Are ancient books like The Epic of Gilgamesh, The Odyssey, the Illiad, the Bible worth reading? And what are the best English translations?

How new are you

>Homer
Pope for poetics Fitzgerald or Lattimore otherwise
>Virgil or Ovid
Dryden for poetics Mandelbaum otherwise
>Bible
KJV

I'd prefer modern English translations. I have a KJV aND it's hard to read. I'd assume that since it was written centuries after the time it was originally written, that even the KJV was written for the way people spoke in the 1600s, and that its essentially ad accurate as a modern English translation would be. Who's to say how accurate it really is? Are there any transations of the original text that are in modern English?

We don't even have the original text

no, you should keep reading john green instead

So all future translations would use the kjv as a source?

Isn't the NSRV the new standard?

So all future translations would use the kjv as a source? What did the kjv translate from?

we have thousands of manuscripts in koine greek from the first few centuries AD. the new testament is by far the most well-attested work from antiquity

>I'd prefer modern English translations
That just means you're a pleb

okay then I guess I am a pleb now. Great.

to Veeky Forums? Pretty new. I don't come here often.

excuse me if I don't want to read something written in the 1600s with their style. It's just very difficult to read.

It's supposed to be arcane and inscrutable, that's the whole point.

To add to this: probably none of them is "the original copy". Certainly not the gospels.

Not at all, unless you're the pleb.

>reading the pile of trash that is the KJV
fucking protestant dogs

>The Epic of Gilgamesh
Andrew George. Bear with the repetitions gaps and patchwork nature of some of the passages, it's worth it in the end.
>The Odyssey, the Illiad,
You may not be able to stomach Pope or Lattimore on your first go. Try Fagles or Lombardo for starters, and if that doesn't work, Butler or Rieu. Too many names? Doesn't matter, push on through. See above.
> Bible
Good translations in readable contemporary English are the NRSV, NASB and ESV. If the former rubs your sensibilities the wrong way with its "gender-inclusive language", go for the RSV.
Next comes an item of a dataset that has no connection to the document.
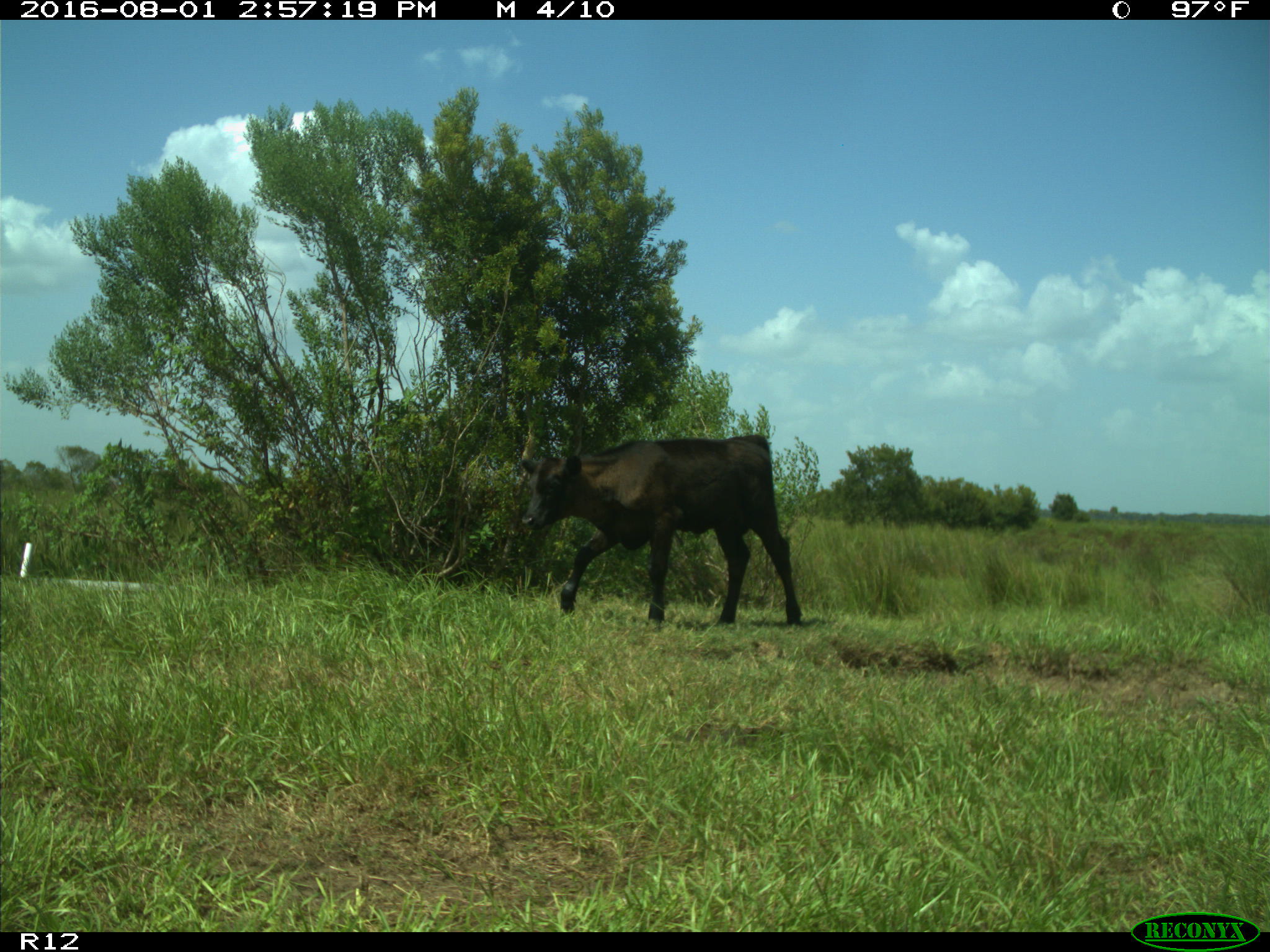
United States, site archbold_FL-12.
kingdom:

Oh, and about the Bible: don't try to read it all from page 1 to 2300 or so. Read the most important books first. There are various reading plans. Look up the matter in previous thread on warosu

You don't know this yet because you're an idiot, but English literature from the 1600s is almost always better, and foundational for the language as a whole. The perfect pleb litmus is KJV or Shakespeare. You are a pleb, but it's okay. Just know you are enjoying lesser writing, and lack the ability to discern great works

or you're just wowed by patina on your antiques

>he didn't start with the Greeks

Go back

I just ordered a copy of Plato's The Republic...

>starting with The Republic

dude..

start with last days of socrates & try get some quick background first

i started with the Republic & it was a waste besides noting a few profound statements. i had to go back and reread it later

How a book is written is almost (in some cases, more) important than what is written in it. Don't read any of those books yet, you clearly don't know why or how you ought to read them.

First read 'How to Read a Book' by Adler. Then you'll be able to discern for yourself what to read, why you are reading what you are reading, and how you're going to read what you are reading.

>Gilgamesh
I’ve read the Mitchell translation and by his own admission, he omits lots of the repetition. Does Mitchell’s more streamlined version fail to capture something essential that George’s translation captures?

Iliad and Odyssey are

Yes. They most certainly are. Just buy Fagles and Oxford Classics, you'll be fine.